November 21, 2017
Saturday, June 28, 2014

Richard Long: turning walking into art

A circle of stones in the Aconcagua made by Richard Long.
A circle of stones in the Aconcagua made by Richard Long.
A circle of stones in the Aconcagua made by Richard Long.
By Silvia Rottenberg
For The Herald
One of the most celebrated English land artists shows his works in Buenos Aires until July 28

Two years after the famous English land artist Richard Long walked 16 days through Mendoza’s Andes, he opens with a show at the Faena Arts Centre today.

This is the first one man exhibition he has in South America. Long spoke with the Herald about his 2012 walk and how is to work in this art space. “If someone gives me a beautiful space, I make a beautiful exhibition,” Long explained. And beautiful it is!

The works in the exhibition consist of three older works, two photographs and one textwork, another more elaborated textwork and two photos based on his Mendoza Walking, and two site specific sculptures, following his 2012 visit, made for this show.

Richard Long is known for turning walking into art. He has done so as early as 1968 when he made a line by walking back and forth, again and again, until a line was defined on the landscape he had walked. “I had turned something out of nothing,” he said.

Long developed as an artist within the conceptual art framework of the 1960s and 1970s, partaking in the revolution of art. Why need a brush? We can leave traces in different ways, using our body as a tool. When walking we create lines and circles and leave our traces on earth. Not only does Long want to leave marks in nuture — for a next passerby to accidently notice and wonder about them — but he also wants to leave a mark in the planet, mediating it.

“When I get to a particular place on my walk, I have to stop. I make a sculpture, like a beautiful circle of stones. I take out my camera. Take a photo. Turn off the camera, and continue walking. The best sculptures are my celebration of being at that place, at that time, at that moment.” The photographs, as well as the words he writes in his notebooks, are what he shares of what he made and experienced during the walks. “I need to show it thereafter. It’s the whole point of being an artist: to communicate it. If I were the last person on the world, there would be no reason to make art.”

So, instead of following his footsteps through the Andes, we can see his art at the Faena Arts Centre and imagine ourselves being in those mountains, looking at the perfect circle of stones he made, aligned with the summit of the Aconcagua. “Yes, use your imagination,” Long highlighted.

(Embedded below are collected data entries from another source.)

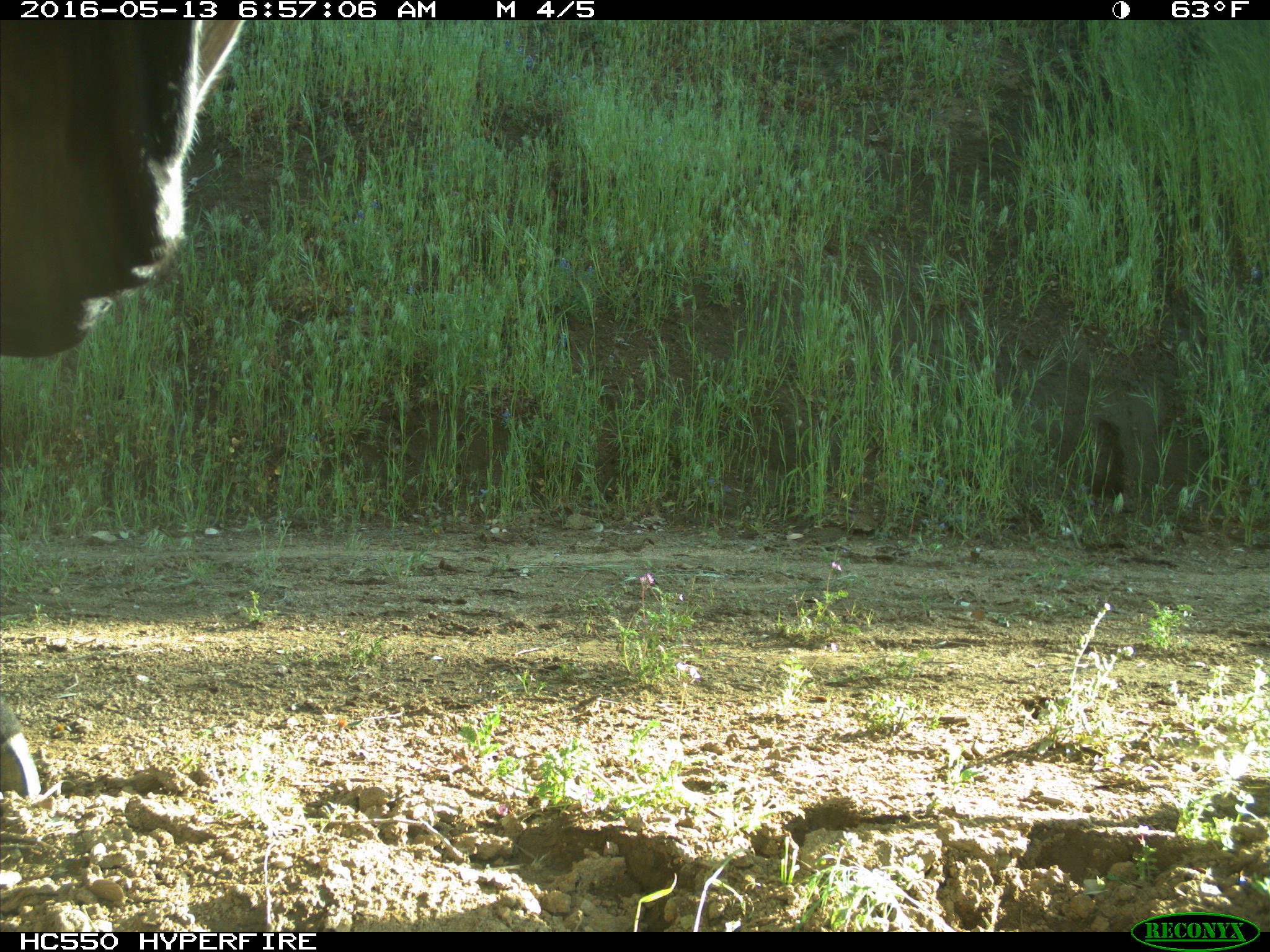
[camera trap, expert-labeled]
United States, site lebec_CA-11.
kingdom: Animalia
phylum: Chordata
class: Mammalia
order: Artiodactyla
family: Bovidae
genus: Bos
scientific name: Bos taurus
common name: domestic cow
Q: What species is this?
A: Bos taurus (domestic cow).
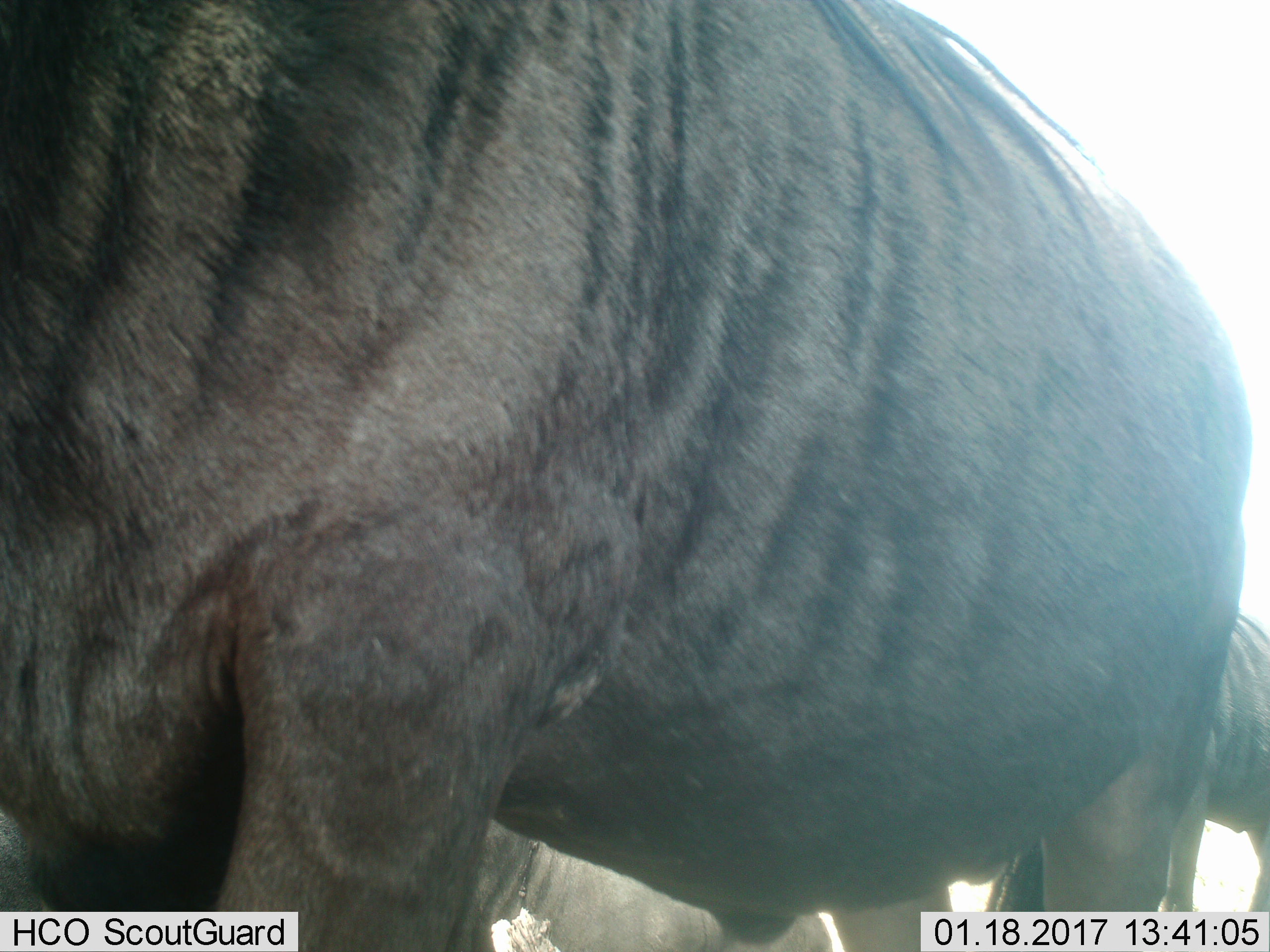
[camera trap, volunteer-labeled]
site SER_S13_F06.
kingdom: Animalia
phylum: Chordata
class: Mammalia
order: Artiodactyla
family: Bovidae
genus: Connochaetes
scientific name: Connochaetes taurinus taurinus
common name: blue wildebeest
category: wildebeestblue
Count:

But we can also watch his sculptures first-hand, such as the enormous mud painting on the wall or the perfect circle of wood snippets he has created in the gallery. He always uses natural materials — mediating the planet. Both works were created during the week he was in Buenos Aires, preparing for the show. To make the mud wall painting took two days. “The mud comes from the Paraná River. When I was here in 2012, I went up the Delta, and found this mud, which I have now shipped to the gallery. I painted it with my hands, as you can tell from the gestures. You can see the movement of my arms. The splashes and drippings are very much part of the work. Movement and gravity are definitive for the work.” The mud painting is a dynamic chaos with a ziggurat bordered frame, making reference to the Latin culture.

“I am not an anthropologist though. I don’t investigate cultures. When I came to this continent for the first time in 1972 and went to Bolivia and Peru, I came across this shape and used it. I am not a writer either, even though some of my works consist of words. I am an artist.”

Cultural references are made when he sees fit. The circle though has a long symbolic connotation in different cultures. Long has made them in every part of the world: from the Sahara, to Ireland and the Himalaya. He does everything by himself, with no one there, except for him and his camera as witnesses.

At the Faena Centre, the process of the circle-making was documented. Long explains that he just started in the middle of the circle and without any worry of where and when to finish. “No measurements involved?” “No, I did it just by eyeballing it.” It almost seems like a Zen ritual, and the artist confirms this: “You could say that there is a Zen way to it. You need to focus while I remain relaxed, and should not worry about the end. Just do what you feel right.”

What feels right for Richard Long has been regarded as innovative in the history of art. He emphasized that leaving a trace also means to make a mark in the line of art-making. “Van Gogh was innovative. The Abstract Expressionists were new. And then you have me.” He refers to what many art historians, called “the end of art,” after Pollock’s drip painting. Where was art to go? Land art and performance art arose in the sixties and Long was there, in that “here and now” that he wants to keep on showing. His “here and nows” are to become our “here and knows,” even if it’s only for the duration of the show. If not, you could always try to trace his walks around the Aconcagua.

Where and when:

Richard Long/ Mendoza Walking. The exhibition runs from today until July 28. Saturdays, Sundays and Mondays from noon to 7pm. General Admission: 40 pesos. Free admission on Mondays.